A safe and effective way to keep track of your cat is microchipping. “Microchips” are small computer chips, approximately the size of a grain of rice. The veterinarian imbeds the chip under your cat’s skin, usually in the scruff of the neck, to give your cat a unique number that is used to identify your cat if it gets lost or goes missing. This minor procedure is as painless as an injection or vaccine and most cats have no reaction when they undergo microchipping. The number and information stored on the chip is used when your cat is lost and can be scanned by a microchip reader at veterinarian’s offices, animal shelters and animal hospitals.

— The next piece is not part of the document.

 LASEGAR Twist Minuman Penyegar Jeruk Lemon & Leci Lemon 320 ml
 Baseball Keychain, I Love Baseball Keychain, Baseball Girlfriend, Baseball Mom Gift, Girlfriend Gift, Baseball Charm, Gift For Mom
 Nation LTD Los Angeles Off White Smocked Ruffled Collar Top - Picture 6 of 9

The microchip reader functions much like a scanner at your local supermarket. The information stored on the chip includes your name, address, telephone number and your cat’s physical details. It is imperative that the owner keeps the information up to date so the cat can be returned safely home if it is lost. If an owner has a change of address or telephone number, this information should be reentered into the microchip and stored so your cat’s details are current. This is not a foolproof method, if your cat gets lost in an area where a scanner is not available, your best bet for identifying your cat is an ID tag and safety collar containing all necessary information. If your cat is wearing a safety collar and ID tag, this can help prevent your cat from going to an animal shelter when it is lost. The ID tag will ensure that your cat will not be considered a stray and the person who finds it can more easily return it to you.

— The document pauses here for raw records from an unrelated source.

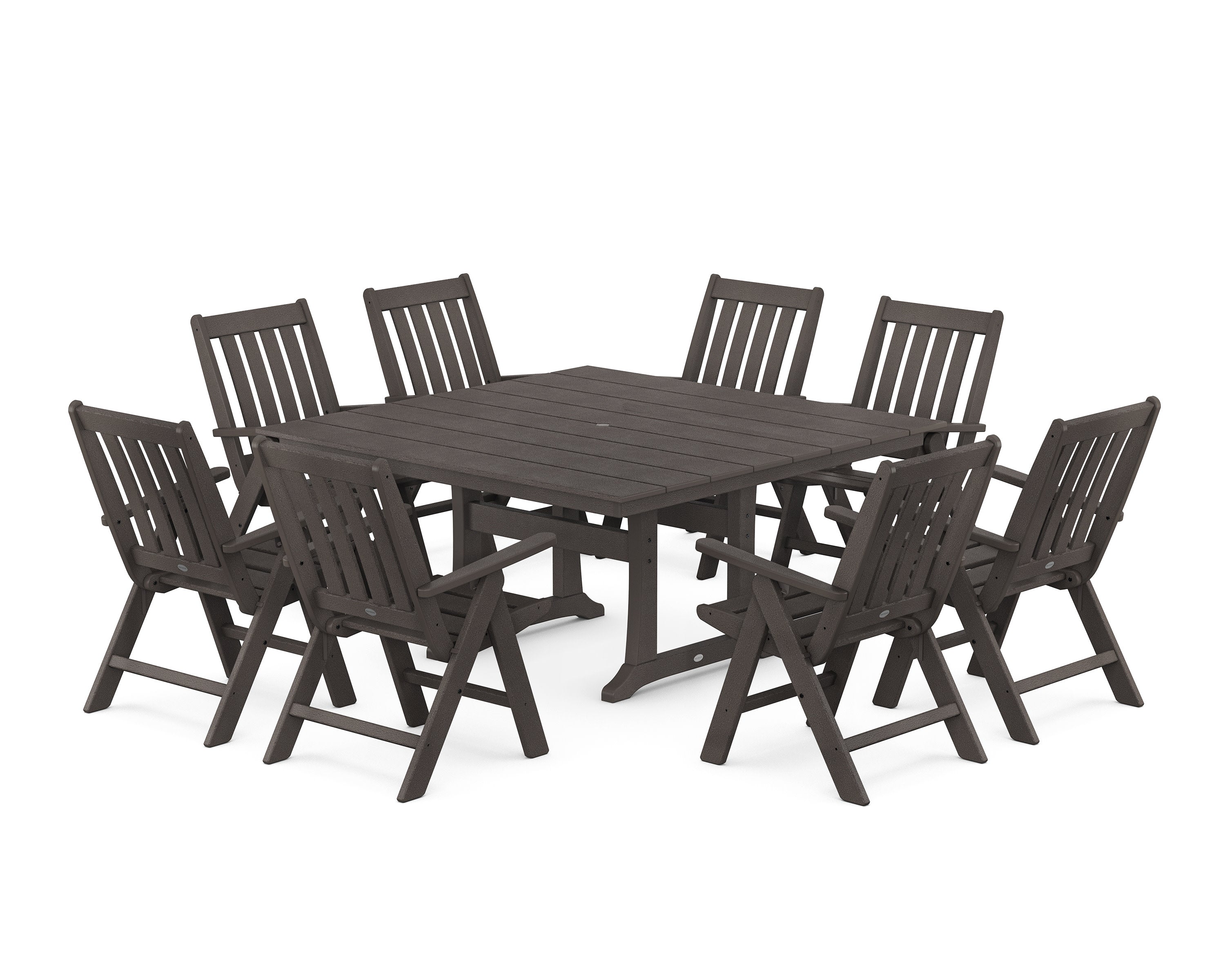 Vineyard Folding Chair 9-Piece Square Farmhouse Dining Set with Trestle Legs in Vintage Coffee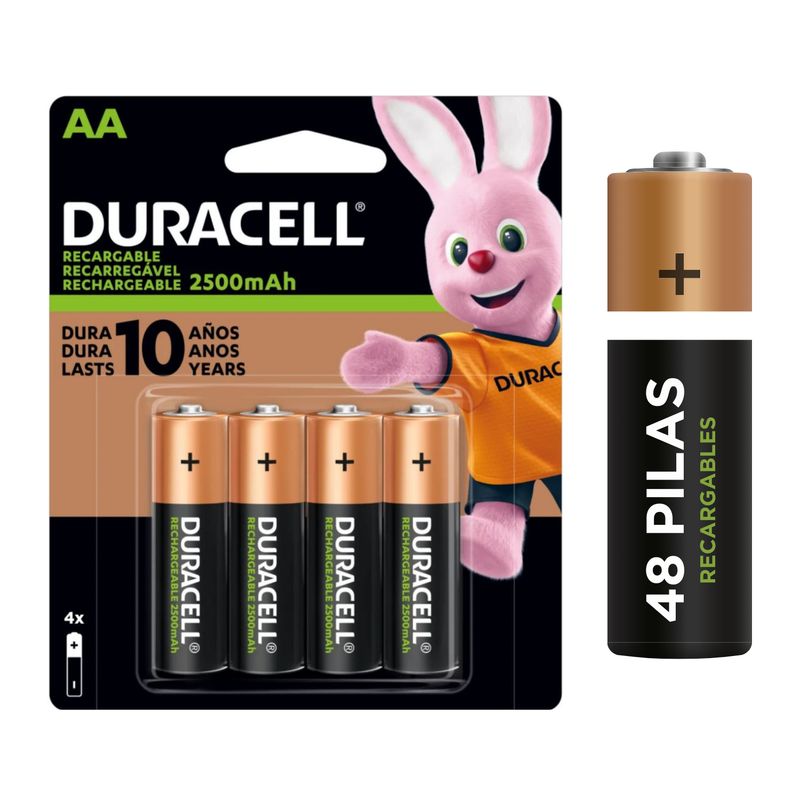 DURACELL - Caja de 48 unid de Pilas Recargables Duracell AA de 2500 mAh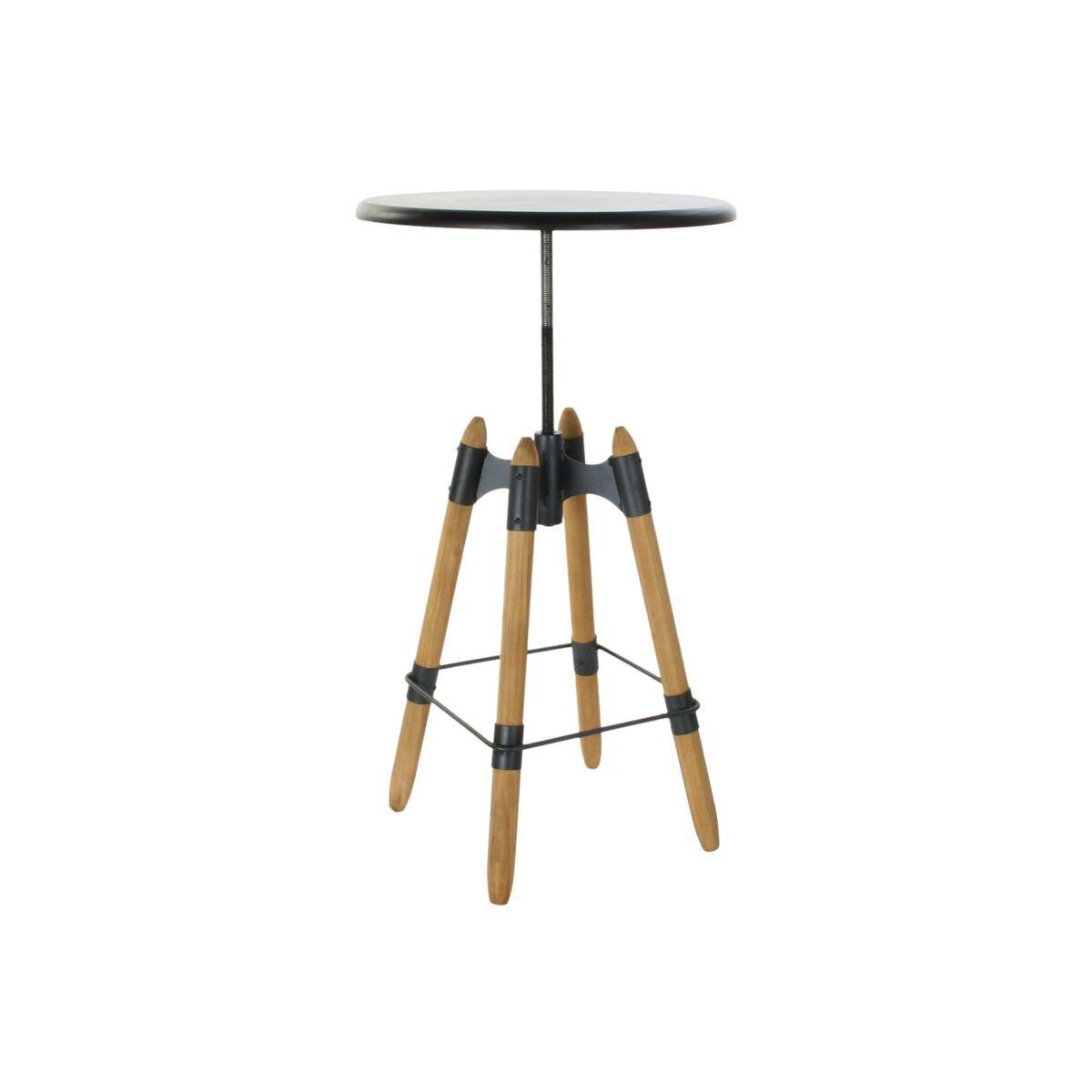 Table+d%27appoint+naturel+metal+bois+DKD+Home+Decor+60x60x105+cm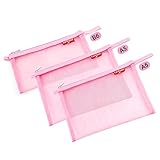 3-Pack Clear Mesh Zipper Bags, A5, B6 Size Pouch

Microchipping is not an expensive procedure, in most areas the cost of this safety precaution is $50 USD. The owner must pay an additional fee to register the cat’s microchip ID information. This registration fee is used to make sure your cat’s information is entered into databases at shelters in your area. If you get your cat from an animal shelter, it may already be microchipped and you will only have to pay the small registration fee. Contact your local animal shelter to find out if they provide a free microchipping service.

Each year, 10 million or more pets are lost in the United States. About 75% of cats have lost their collars by the time they reach an animal shelter. There is some controversy regarding the microchipping process used to identify your cat. Some microchips are scanned at a higher frequency than others, depending on the scanner. Find out more information from your veterinarian or local animal shelter about the frequencies used in the microchip that is provided for you and your cat. If a scanner cannot scan the information on your cat’s microchip then the microchipping process is futile. Shelter workers may assume there is no microchip in your pet and will not be able to contact you if your cat is lost and ends up at the shelter.